Surviving A Zimbabwe Fuel Crisis (while keeping your sense of humor)
Hi everyone
If you have ever wondered what it must be like living in a world without fuel, for those in my circle living in the normal world I thought that a slice of life from fuel-challenged Zimbabwe might be of interest.
With fuel and how to obtain it dominating one’s every move in Zimbabwe, you find yourself in some unexpected situations. You have to see the funny side.
Take yesterday - Friday for example.
We left our mission campus at 2.30 pm. The heat was getting to me and by accident I had left my Zimbabwe Personal Air-Conditioning System at home (T-shirt soaked in cold water and worn till it dries - then soaked again - very effective if you can handle the incredulous looks from all around)
My driver Ivan looks twelve but is actually married with two children. He has a high voice and speaks in both English and Shona at two hundred words a minute. He also has a joyful and optimistic personality. The intention is to go home to Harare and do food shopping on the way. Now we remember the fuel gauge is nearly on empty - not enough to get home let alone last me the weekend.
Twenty two cel-phone redials later we reach our operations director. We are happy - that's quite quick for the normal Zimbabwe network overload. He is en route half way between our paper making operation and the mission. He gives us instructions for a rendezvous at a certain nearby service station. We head up the highway towards Chitungwiza, the satellite town near where our paper-craft workshops are located.
These days all the regular BP’s and TOTAL’s etc., service stations are closed and dead. When I was here last there were two-mile lines of vehicles winding from the ones that rumour had it were expecting a tanker. Now, unless you know someone, or something, or have access to scarce foreign currency, there is no fuel available al all. What continually astounds me is that there are so many vehicle owners who must know someone or something because there are STILL traffic jams at rush hour in spite of sky high black market prices. Unfathomable!
The deadly mix of fuel illegally stored in homes-and power cuts, has resulted in the sharp rise of houses complete with occupants exploding in deadly conflagrations as sparks from cooking fires ignite petrol fumes. Anyway on with the story....
We turn off the highway into a road on the edge of Chitungwiza. It is lined with several dead service stations. Now-days if one happens to pull up near one, a flock of black-marketeers descend on one's car all jostling for business. When a suitable price is agreed the approved vendor slips into the back seat and directs one to a less conspicuous location where plastic canisters appear - fuel is furtively siphoned - money changes hands and off one goes for another couple of hundred kilometers.
The rendezvous is to be at a new service station and Ivan does not know the location so on this occasion we stop only to ask directions. We are descended upon by the flock, directions are given, and disappointed at the lost opportunity, they turn away.
We head off into a small side road leading directly into the bowels of Chitungwiza.
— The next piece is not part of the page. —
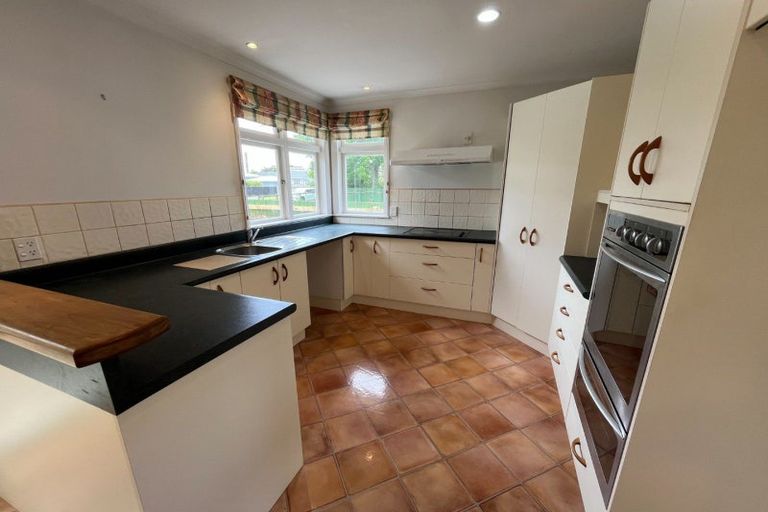 Photo of property in 23 Langston Avenue, Palmerston North, 4414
Several enquiries later we pull over to the side of a narrow street. On the one side is a bar that is blaring out deafening pop music, and on the other is an unmarked high wall with a gap. The rear end of a giant fuel tanker is facing us through the gap. Heaven alone knows how it got in through the gap from the narrow street. Among the crowd outside, with relief I spot our ops director, a 25 year old pillar of calm among the chaos, holding on to his battered laptop bag. (The bag - not the laptop, is battered, for disguise). He jostles over to us. "Ten minutes", he reports, "When the tanker has offloaded"
Forty-five minutes later the Zimbabwe ten minutes is up and I am now frying under the pitiless sun. Natural instincts to keep all windows and doors closed and locked under such circumstances are abandoned and they are all flung wide open, The crowds are genial. Ivan and our ops director are happily chatting nearby with various friends and acquaintances. I am now beyond nervous and into amiable acceptance, responding cheerfully to various Hallo-how-are-you’s from passing strangers.
Suddenly the tanker moves forward and out through another gap further along in the wall. Ivan leaps into the car. We slip into a compound where a strangely out of place, shiny new fuel pump is waiting to fill us up with petrol, all just previously arranged by our ops director together with the owner. He explains that this is a recently opened legal service station (go figure – don’t ask), with which he is now acquainted for future transactions.
The pump attendant, an attractive girl, fills our tank to the brim for the first time since I arrived in Harare. Ivan is totally exultant, as if he has just eaten his first proper meal in weeks. "We can go anywhere," he screams joyfully. “We can drive to Bulawayo, or South Africa”!
I bring him down to earth saying all I want is enough fuel to go food shopping over the weekend. Shopping means driving from supermarket to supermarket in various suburbs seeking scarce necessities. One advantage for me of the latest food shortages is involuntary weight loss. No bread, no ice cream, no chocolate bars. This does not stop one from vainly scanning the empty shelves in hope.
We drive home, no longer on the smell of an oil rag wondering whether we will make it.
Another day - another tank of petrol.